━━━ TEXT EXTRACT ━━━
Problems - LVS provides a load balancing mechanism, nothing more, nothing less, and does it *extremely* well. If your back end real servers are flakey in anyway, then unless you have monitoring systems in place to take those machines out of service as soon as there are problems with those servers, then users will experience glitches in service.

NB, this is essentially a real server stability issue, not an LVS issue - you'd need good monitoring in place anyway if you weren't using LVS!

Another plus in LVS's favour in something like this over the commercial boxes, is the fact that the load balancer is a Unix type box - meaning your monitoring can be as complex or simple as you like. For example load balancing based on wlc could be supplemented by server info sent to the director.

Date: Thu, 23 Mar 2000 16:15:14 -0800 (PST)
From: Drew Streib <tt/ds@varesearch.com/
Subject: Re: question about lvs and 2.3.x, 2.4

I can vouch for all sorts of good performance from lvs. I've had single processor boxes handle thousands of simultaneous connections without problems, and yes, the 50,000 connections per second number from the VA cluster is true.

lvs powers SourceForge.net, Linux.com, Themes.org, and VALinux.com. SourceForge uses a single lvs server to support 22 machines, multiple types of load balancing, and an average 25Mbit/sec traffic. With 60Mbit/sec of traffic flowing through the director (and more than 1000 concurrent connections), the box was having no problems whatsoever, and in fact was using very little cpu.

Using DR mode, I've sent request traffic to an director box resulting in near gigabit traffic from the real servers. (Request traffic was on the order of 40Mbit.)

I can say without a doubt that lvs toasts F5/BigIP solutions, at least in our real world implementations. I wouldn't trade a good lvs box for a Cisco Local Director either.

> The 50,000 figure is unsubstantiated and was _not_ claimed by anyone at VA
> Linux Systems. A cluster with 16 apache servers and 2 LVS servers in a was
> configured for Linux World New York but due to interconnect problems the
> performance was never measured - we weren't happy with the throughput of the
> NICs so there didn't seem to be a lot of point. This problem has been
> resolved and there should be an opportunity to test this again soon.

In recent tests, I've taken multinode clusters to tens of thousands of connections per second. Sorry for any confusion here. The exact 50,000 number from LWCE NY is unsubstantiated.

Date: Thu, 23 Mar 2000 16:34:21 -0800 (PST)
From: Jerry Glomph Black <tt/black@real.com/
Subject: LVS testimonials

We ran a very simple LVS-DR arrangement with one PII-400 (2.2.14 kernel)directing about 20,000 HTTP requests/second to a bank of about 20 Web servers answering with tiny identical dummy responses for a few minutes. Worked just fine.
━━━ DATA SHOWN ━━━
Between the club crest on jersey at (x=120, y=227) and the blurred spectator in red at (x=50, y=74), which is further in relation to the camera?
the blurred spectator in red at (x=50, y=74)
━━━
▶ _GIVEN INSTRUCTION 1_
Answer these questions about the LVS discussion text.
(a) How many machines does SourceForge's single lvs server support?
(b) In the DR mode test, what order of magnitude was the request traffic?
(c) Which kernel did the PII-400 run in the simple LVS-DR arrangement?
▶ _GIVEN INSTRUCTION 2_
Pick up the LVS discussion text after its final sentence and carry it on.

▶ _TASK ANSWER 1_
(a) 22 machines.
(b) On the order of 40Mbit.
(c) The 2.2.14 kernel.

▶ _TASK ANSWER 2_
Now, at more terrestrial, but quite high real-world loads, the systems run just fine, for months on end. (using the weighted-least-connection algorithm, usually).

We tried virtually all of the commercial load balancers, LVS beats them all for reliability, cost, manageability, you-name-it.

Jerry Glomph Black
Director, Internet & Technical Operations
RealNetworks
Seattle Washington USA

Well I guess 2 testimonials isn't too bad. :-)

20.27 Transport Layer Security(TLS)

From: Ted Pavlic tpavlic@netwalk.com, Nov 2000

I don't see any reason why LVS would have any bearing on TLS. As far as LVS was concerned, TLS connections would just be like any other connections.

Perhaps you are referring to HTTPS over TLS? Such a protocol has not been completed yet in general, and when it does it still will not need any extra work to be done in the LVS code.
The whole point of TLS is that one connects to the same port as usual and then "upgrades" to a higher level of security on that port. All the secure logic happens at a level so high that LVS wouldn't even notice a change. Things would still work as usual.

Julian Anastasov ja@ssi.bg

This is an end-to-end protocol layered on another transport protocol. I'm not a TLS expert but as I understand TLS 1.0 is handled just like the SSL 3.0 and 2.0 are handled, i.e. they require only a support for persistent connections.

20.28 rcp and friends on LVS (better to use ssh)

David Lambe david.lambe@netunlimited.com Mon, 13 Nov 2000

> I've recently completed "construction" of a LVS cluster consisting of 1 LVS
> and 3 real servers. Everything seems to work OK with the setup except for rcp.
.
> All it ever gives is "Permission Denied" when running rcp blahfile node2:/tmp/blahfile 
> from a console on  node1.
> 
> Both rsh and rlogin function, BUT require the password to be entered twice.

Joe

sounds like you are running RedHat. You have to fix the pam files. The beowulf people have been through all of this. You can either recompile the r* executables without pam (my solution), or you can fiddle with the pam files. For suggestions go to the beowulf mailing list search engine at scyld beowulf

and look for "rsh", "root", "rlogin"

If you go to the beowulf site, you'll find people are moving to replace rsh etc with ssh etc on sites which could be attacked from outside (and turning off telnet, r* etc)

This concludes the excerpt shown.